### Information supplied
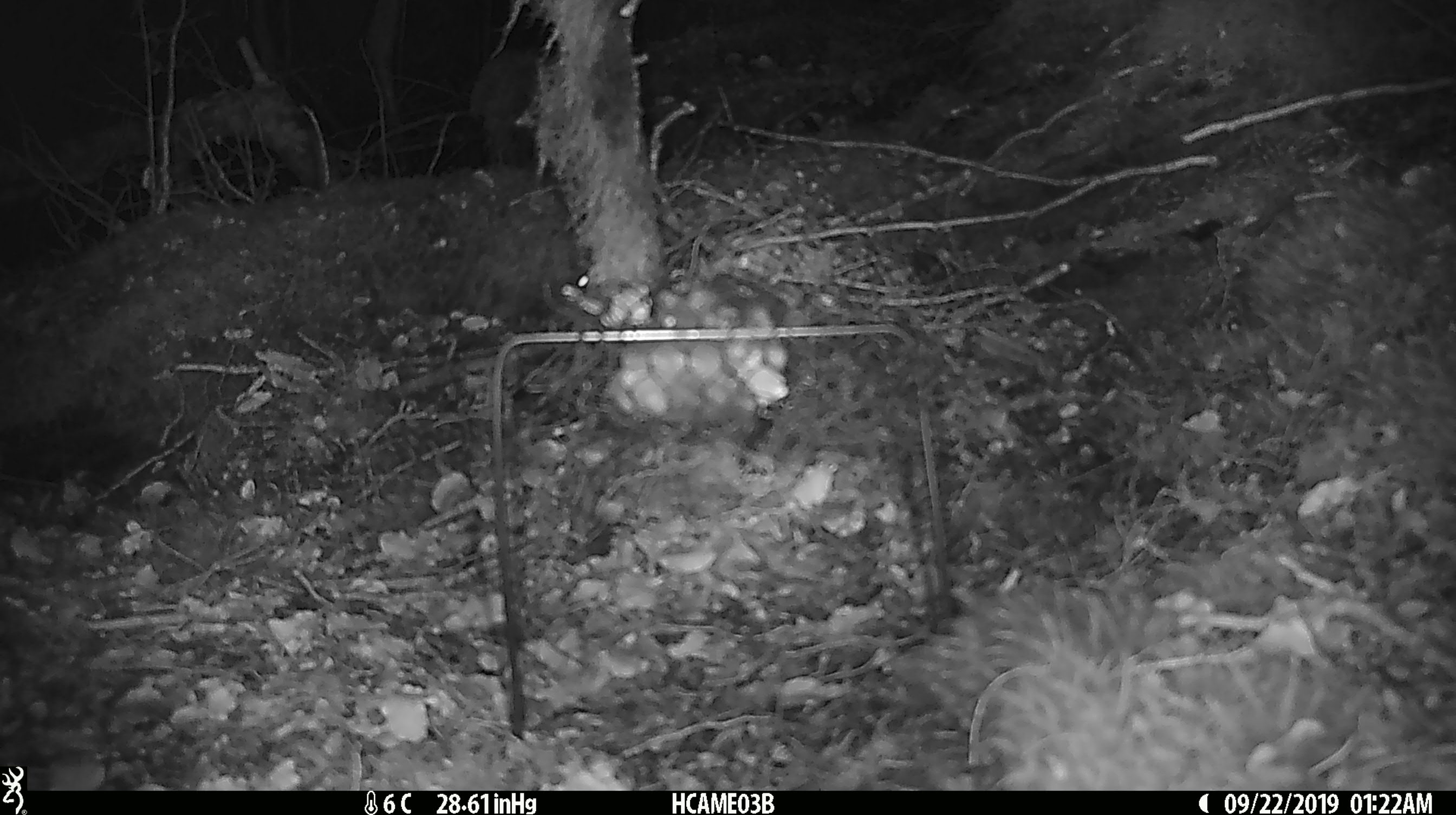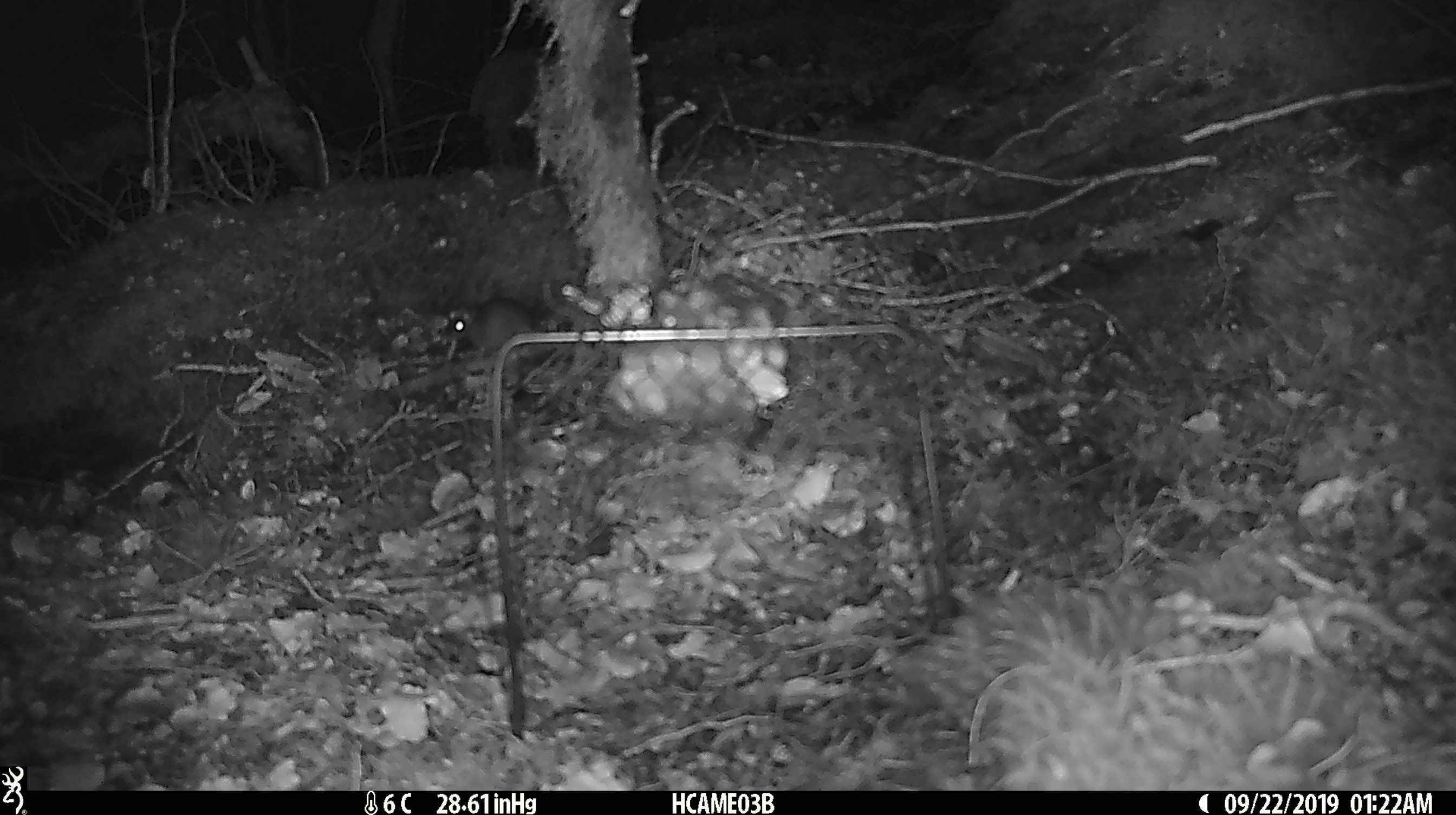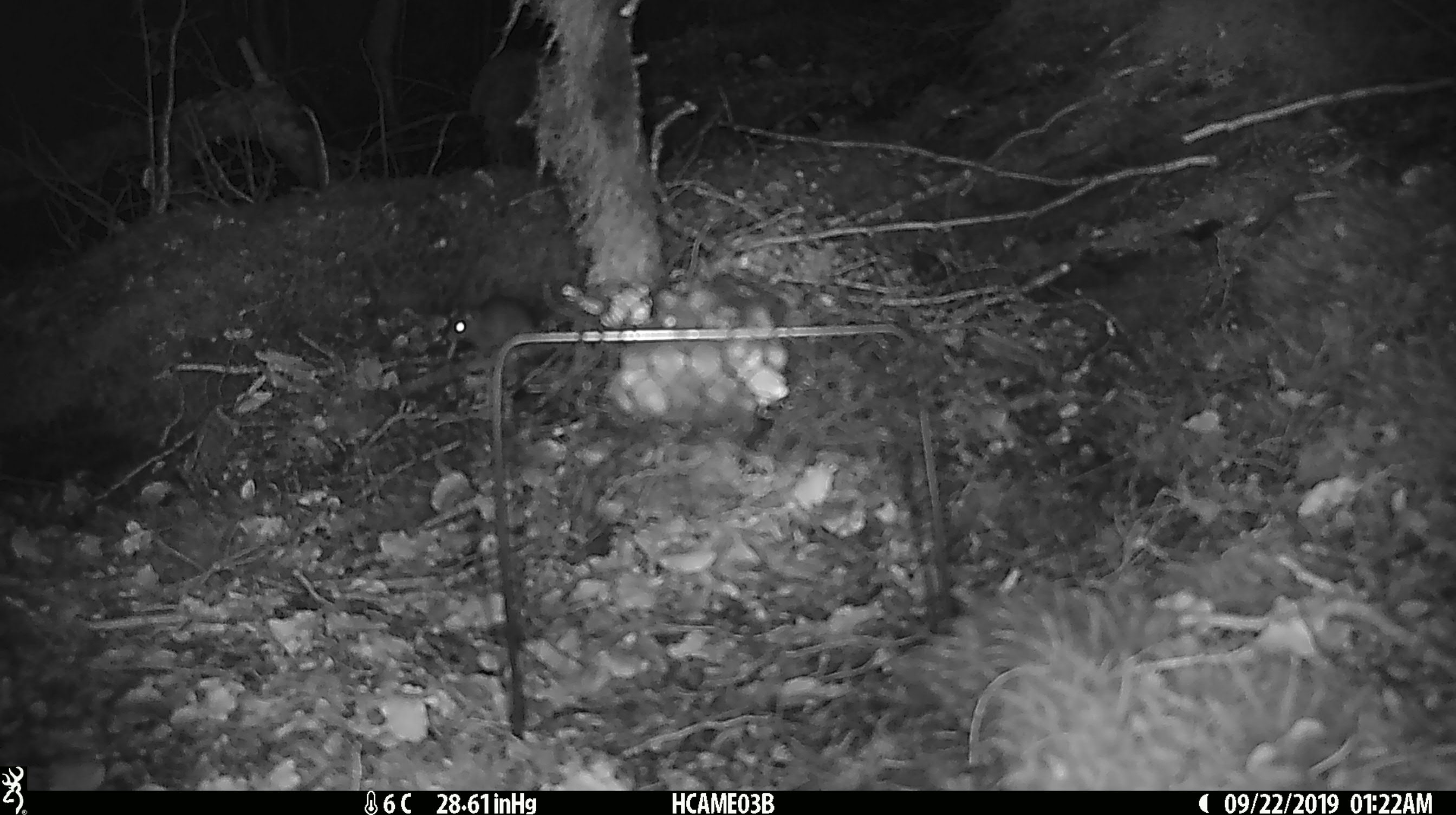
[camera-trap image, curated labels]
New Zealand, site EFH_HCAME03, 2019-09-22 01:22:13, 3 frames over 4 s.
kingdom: Animalia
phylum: Chordata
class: Mammalia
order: Rodentia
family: Muridae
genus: Mus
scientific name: Mus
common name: mouse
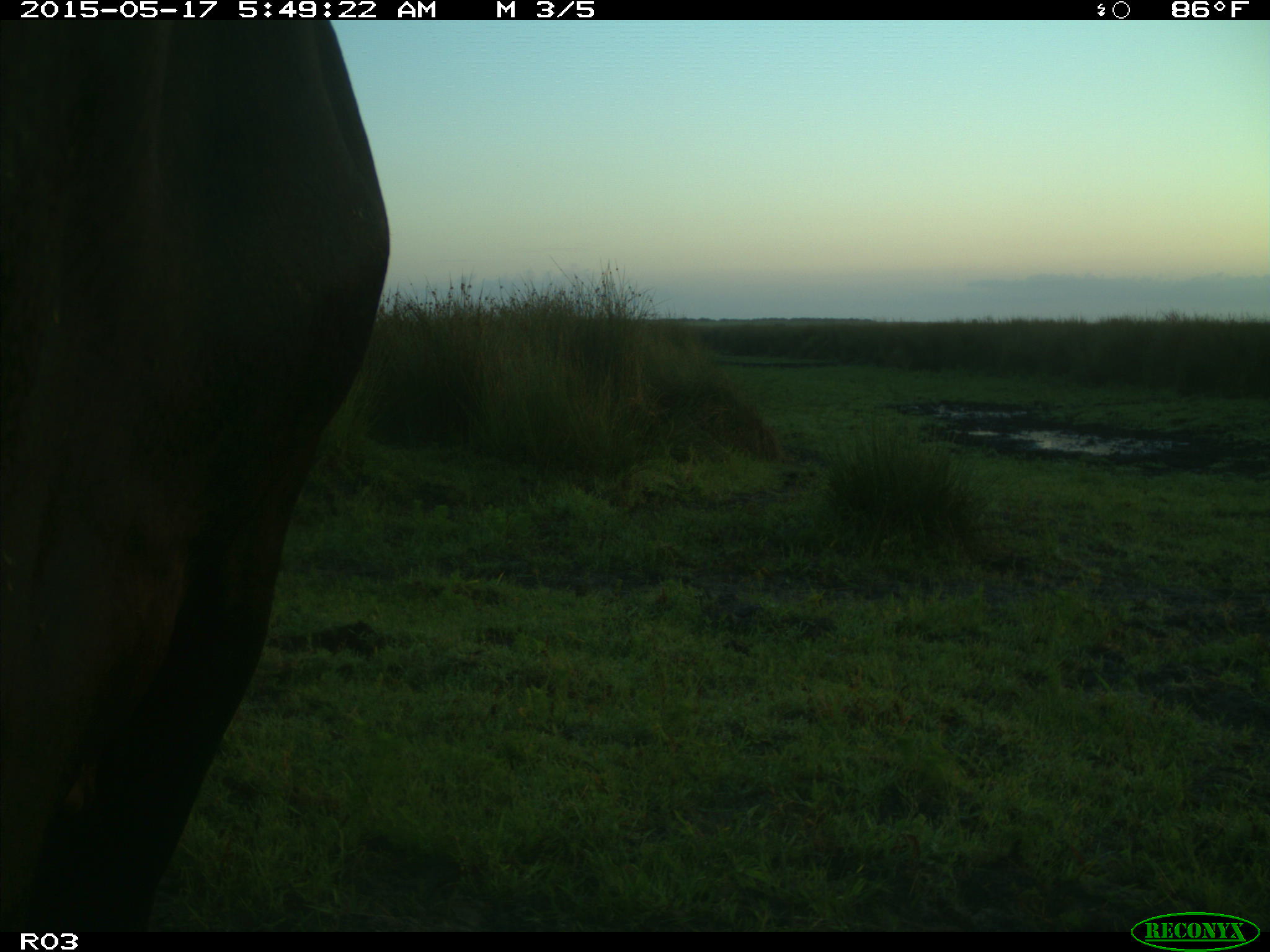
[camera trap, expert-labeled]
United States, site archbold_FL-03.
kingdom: Animalia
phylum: Chordata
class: Mammalia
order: Artiodactyla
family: Bovidae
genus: Bos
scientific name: Bos taurus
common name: domestic cow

### What you should do
Copy out all the entries exactly. Images stay out of the copy.

### Solution for this task
[camera-trap image, curated labels]
New Zealand, site EFH_HCAME03, 2019-09-22 01:22:13, 3 frames over 4 s.
kingdom: Animalia
phylum: Chordata
class: Mammalia
order: Rodentia
family: Muridae
genus: Mus
scientific name: Mus
common name: mouse
[camera trap, expert-labeled]
United States, site archbold_FL-03.
kingdom: Animalia
phylum: Chordata
class: Mammalia
order: Artiodactyla
family: Bovidae
genus: Bos
scientific name: Bos taurus
common name: domestic cow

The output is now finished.